A 10-year-old Comox transgender girl, Harriette Cunningham, claims that facing US-Canadian border officials as a transgender girl — when his identity and outward appearance don’t match the sex designation on his passport — gives him “undue anxiety.” The Grade 5 student and his grandmother, Cathie Dickens, who lives in Comox and spends part of each year in Palm Springs, are mailing letters to MLAs and MPs, asking for changes to official identification policy they say discriminates against transgender people. They also have a meeting scheduled with their MLA, Don McRae, who is also minister of social development.

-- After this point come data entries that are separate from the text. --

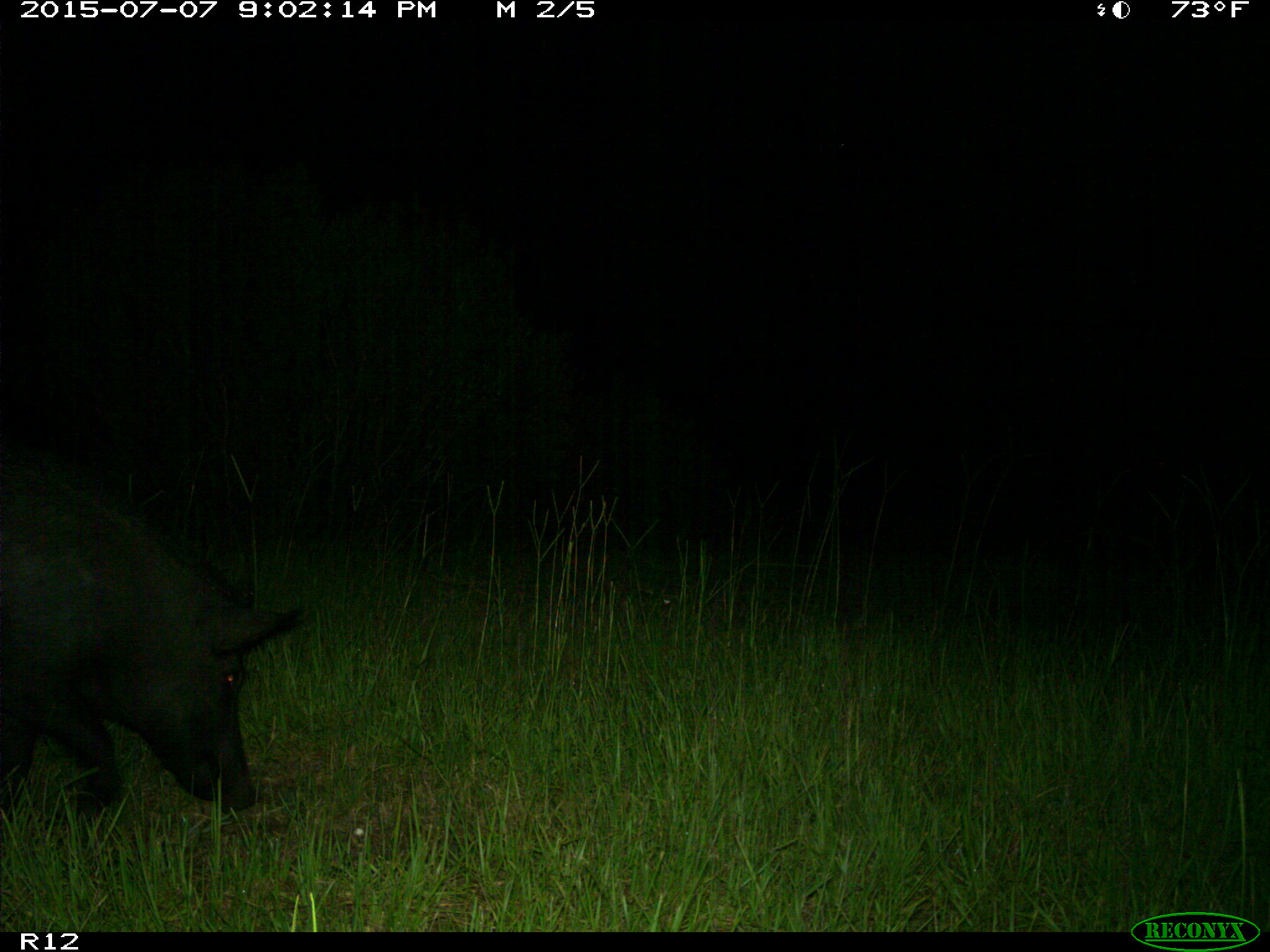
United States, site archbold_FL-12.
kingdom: Animalia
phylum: Chordata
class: Mammalia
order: Artiodactyla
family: Suidae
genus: Sus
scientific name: Sus scrofa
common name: wild boar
Sus scrofa (wild boar).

In British Columbia, where he lives, a person must have sex reassignment surgery before he or she can change the sex designation on a B.C. Birth Record, which typically serves as a basis for other forms of identification, such as passports.
In April 2012, Ontario’s Human Rights Tribunal ruled the surgery requirement to be “substantively discriminatory.”
“It perpetuates stereotypes about transgendered persons and their need to have surgery in order to live in accordance with their gender identity, among other things,” adjudicator Sheri Price wrote in her decision.
That ruling provided the basis for a policy change that, in October 2012, made Ontario the first jurisdiction in Canada to allow trans people to change their sex designation on a birth certificate without sex reassignment surgery. Now, a trans person in Ontario can apply for a new birth certificate with only a letter from a physician or psychologist.